Raleigh-based Aseptia plans to announce Tuesday that it has raised $18 million in new funding to continue the expansion of its food-processing business in rural Montgomery County.
This is the company with the most upside of any startup I have seen come out of the Triangle area in the last 15 years, said Merrette Moore, managing partner of Raleigh investment firm Lookout Capital. That doesnt guarantee its success, but it has the most upside.
Lookout chipped in nearly $8 million, far and away its largest investment, for Aseptias latest round of funding. Among the other investors was Durham venture capital firm SJF Ventures, which added to its earlier investment in the business.
Privately held Aseptia, which operates as Wright Foods, uses patented technology invented by food scientists at N.C. State University to produce packaged foods, such as sauces and soups, that it says are better-tasting.
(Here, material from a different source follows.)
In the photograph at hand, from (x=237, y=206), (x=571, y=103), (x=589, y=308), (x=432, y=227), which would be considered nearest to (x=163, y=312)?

Aseptias latest round of funding actually totaled $28 million. However, the company previously disclosed receiving $10 million of that amount, which included SJFs earlier investment unveiled a year ago. Since its inception in 2006, Aseptia has raised a total of $38 million in three rounds of funding.
Aseptia opened a plant in the Montgomery County town of Troy, about 100 miles southwest of Raleigh, in 2012 and opened a warehouse and distribution center in nearby Biscoe in August. Those facilities combined encompass 160,000 square feet and employ 157 workers.
Were definitely going to be hiring more this year, said CEO and co-founder J. Michael Drozd. I cant really give you a number right now, but weve got a nice growth plan over the next five years.
Drozd said the company is on track to create 505 jobs within five years, which is what it committed to last year in exchange for state incentives. The company is eligible to receive a $1.5 million One North Carolina grant if it meets its hiring and investment targets.
Launching own brand
Aseptia doesnt disclose its revenue, but Drozd said the business is definitely growing a lot faster than we initially anticipated.
Moore said he was impressed with the roster of customers Aseptia has accumulated so far and was even more impressed after talking to some of them as part of the firms due diligence prior to investing.
They were the best customer calls Ive ever had, and ... Ive done a few of these things, Moore said.
Aseptia isnt disclosing who its customers are, but Drozd said they include well-known brands.
When you are a contract manufacturer, confidentiality is everything, he said.
However, the company has expanded beyond contract manufacturing for brand-name food companies.
That includes creating private-label brands for supermarket chains as well as gearing up to launch its own brand, Sano Valley.
Sano means healthy in Italian and Spanish, Drozd said.
The plan is for Sano Valley organic crushed tomatoes and organic broths chicken, beef and vegetable to appear on grocery store shelves late this year, Drozd said. The company is working on deals with national and regional chains to carry the brand.
Lawsuit still pending
Aseptias technology involves rapid heating and rapid cooling in order to quickly kill bacteria, which cause foods to spoil and make people sick, without ruining the flavor.
The technology and the process is truly revolutionary for the food processing and packaging industry, Moore said.
The technology has also embroiled Aseptia and Drozd in a lawsuit.
In November 2009 Drozd and Greg Hatem, a prominent Raleigh real estate developer and restaurateur, co-founded Empire Foods, a company that relies on the same technology.
But last year Empire Foods sued Aseptia and Drozd, claiming its plans to build a food-processing plant in Halifax County were thwarted because it was deceived about precisely what technology it licensed from Aseptia.
Aseptia and Drozd contend they are blameless for Empires problems and have asked the court to dismiss the lawsuit.
Moore said Lookout took a hard look at the lawsuit including talking to Hatem and the lawyers involved in the case and hiring a law firm to review the suit before deciding to push ahead with the investment.
We felt there would be a very favorable resolution to the lawsuit for Aseptia, he said.